Saat jutaan rakyat kehilangan pekerjaan, 30 wakil menteri justru mengisi kursi komisaris BUMN. DPR dan pengamat hukum menilai praktik ini tak melanggar hukum, tapi mencederai keadilan sosial.
__________
Di tengah naiknya angka PHK dan sulitnya rakyat mendapatkan pekerjaan, sebanyak 30 wakil menteri justru menempati kursi komisaris di berbagai BUMN dan anak usahanya.
Fenomena ini memicu kritik publik soal ketimpangan akses dan rendahnya sensitivitas elite terhadap realitas sosial yang dihadapi rakyat.
Anggota Komisi VI DPR RI, Mufti Anam, mengatakan, penempatan para wakil menteri (wamen) di kursi komisaris memang tidak melanggar aturan secara eksplisit, tetapi menabrak nalar keadilan dan etika publik.
“Saat jutaan orang berjuang mencari kerja, segelintir elit justru menikmati privilese ganda.
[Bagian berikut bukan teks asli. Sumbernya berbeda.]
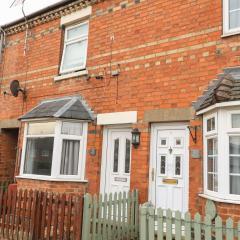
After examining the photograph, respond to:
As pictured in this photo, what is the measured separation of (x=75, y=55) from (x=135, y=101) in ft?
10.2

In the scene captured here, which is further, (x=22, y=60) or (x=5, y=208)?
(x=22, y=60)

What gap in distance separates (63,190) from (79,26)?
17.1ft

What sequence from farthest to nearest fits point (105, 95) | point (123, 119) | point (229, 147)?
point (105, 95) → point (123, 119) → point (229, 147)

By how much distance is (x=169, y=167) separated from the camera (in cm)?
757

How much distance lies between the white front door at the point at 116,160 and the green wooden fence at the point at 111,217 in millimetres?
884

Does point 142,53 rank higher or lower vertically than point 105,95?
higher

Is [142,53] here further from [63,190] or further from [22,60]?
[22,60]

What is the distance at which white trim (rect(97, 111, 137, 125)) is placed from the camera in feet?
27.0

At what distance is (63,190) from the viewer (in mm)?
8688

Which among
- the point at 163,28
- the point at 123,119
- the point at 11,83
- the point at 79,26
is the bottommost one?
the point at 123,119

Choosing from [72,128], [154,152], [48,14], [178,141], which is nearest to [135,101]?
[154,152]

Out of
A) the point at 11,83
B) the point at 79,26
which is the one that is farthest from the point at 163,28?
the point at 11,83

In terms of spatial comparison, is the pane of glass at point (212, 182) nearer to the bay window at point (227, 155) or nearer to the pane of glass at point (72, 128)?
the bay window at point (227, 155)

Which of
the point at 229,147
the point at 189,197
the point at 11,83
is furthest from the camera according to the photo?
the point at 11,83
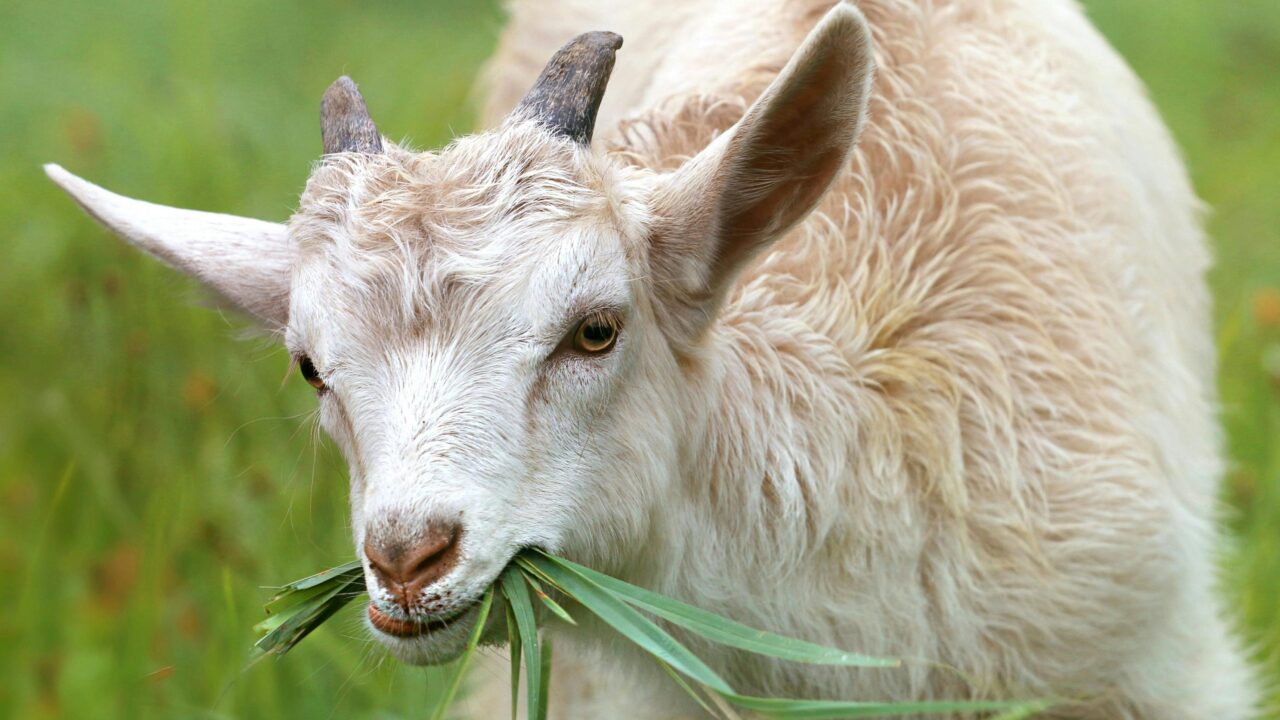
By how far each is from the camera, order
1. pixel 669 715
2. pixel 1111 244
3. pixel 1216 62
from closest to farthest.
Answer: pixel 669 715
pixel 1111 244
pixel 1216 62

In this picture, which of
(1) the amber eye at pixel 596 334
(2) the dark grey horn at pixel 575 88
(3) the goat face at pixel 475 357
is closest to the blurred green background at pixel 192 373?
(3) the goat face at pixel 475 357

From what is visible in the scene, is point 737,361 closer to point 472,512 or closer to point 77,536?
point 472,512

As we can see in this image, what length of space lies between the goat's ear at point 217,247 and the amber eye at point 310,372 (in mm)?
→ 362

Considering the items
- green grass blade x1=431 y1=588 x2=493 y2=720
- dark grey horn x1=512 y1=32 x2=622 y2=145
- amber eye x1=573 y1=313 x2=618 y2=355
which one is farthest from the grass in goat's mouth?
dark grey horn x1=512 y1=32 x2=622 y2=145

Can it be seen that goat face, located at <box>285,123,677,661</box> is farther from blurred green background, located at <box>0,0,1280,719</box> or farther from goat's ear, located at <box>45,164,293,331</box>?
blurred green background, located at <box>0,0,1280,719</box>

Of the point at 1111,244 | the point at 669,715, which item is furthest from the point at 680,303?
the point at 1111,244

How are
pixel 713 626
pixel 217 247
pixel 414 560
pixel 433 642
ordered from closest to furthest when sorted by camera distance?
1. pixel 414 560
2. pixel 433 642
3. pixel 713 626
4. pixel 217 247

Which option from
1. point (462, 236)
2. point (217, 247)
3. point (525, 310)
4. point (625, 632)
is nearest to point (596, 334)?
point (525, 310)

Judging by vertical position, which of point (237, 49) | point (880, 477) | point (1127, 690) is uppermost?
point (237, 49)

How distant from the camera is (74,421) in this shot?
6.57 meters

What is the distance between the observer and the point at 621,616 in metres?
2.95

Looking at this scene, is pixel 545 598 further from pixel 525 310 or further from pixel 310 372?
pixel 310 372

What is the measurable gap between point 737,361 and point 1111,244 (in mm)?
1255

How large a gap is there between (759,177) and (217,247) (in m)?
1.30
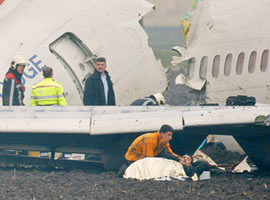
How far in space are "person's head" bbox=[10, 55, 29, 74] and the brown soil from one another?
7.95ft

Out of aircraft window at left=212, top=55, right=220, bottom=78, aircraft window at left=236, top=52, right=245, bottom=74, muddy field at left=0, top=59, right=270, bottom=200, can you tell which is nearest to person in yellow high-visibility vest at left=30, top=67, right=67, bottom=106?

Ini bukan sekadar legalitas, ini soal empati,” ujar Mufti, Jumat, 11 Juli 2025.
Mufti menekankan, rangkap jabatan baru layak dibenarkan bila disertai kinerja luar biasa dan kontribusi nyata terhadap efisiensi serta keberhasilan BUMN.
“Kalau hanya mengisi struktur tanpa dampak positif, berarti rakyat cuma disuruh membayar pajak untuk mendanai simbolisme,” katanya.
DPR, menurutnya, akan terus mengawasi dampak langsung dari praktik rangkap jabatan ini—apakah berdampak positif terhadap pelayanan dan tata kelola BUMN atau justru menjadi beban birokrasi.
Masalah ini juga menyeret perdebatan hukum. Meski Undang-Undang Kementerian Negara secara tegas melarang menteri merangkap jabatan di BUMN, larangan serupa tidak secara eksplisit berlaku untuk wakil menteri.
Mantan Ketua Mahkamah Konstitusi (MK), Mahfud MD, pernah menyatakan bahwa larangan itu semestinya juga berlaku bagi wamen. “Karena mereka bagian dari struktur kabinet. Tidak boleh ada dua standar,” kata Mahfud dalam pernyataan sebelumnya.
Polemik ini bahkan sampai ke Mahkamah Konstitusi. Direktur Eksekutif ILDES, Juhaidy Rizaldy Roringkon, menggugat Pasal 23 UU Kementerian Negara yang membuka celah rangkap jabatan.
“Wamen seperti tak tersentuh larangan hukum. Ini celah yang bisa melahirkan krisis kepercayaan publik,” ujar Juhaidy.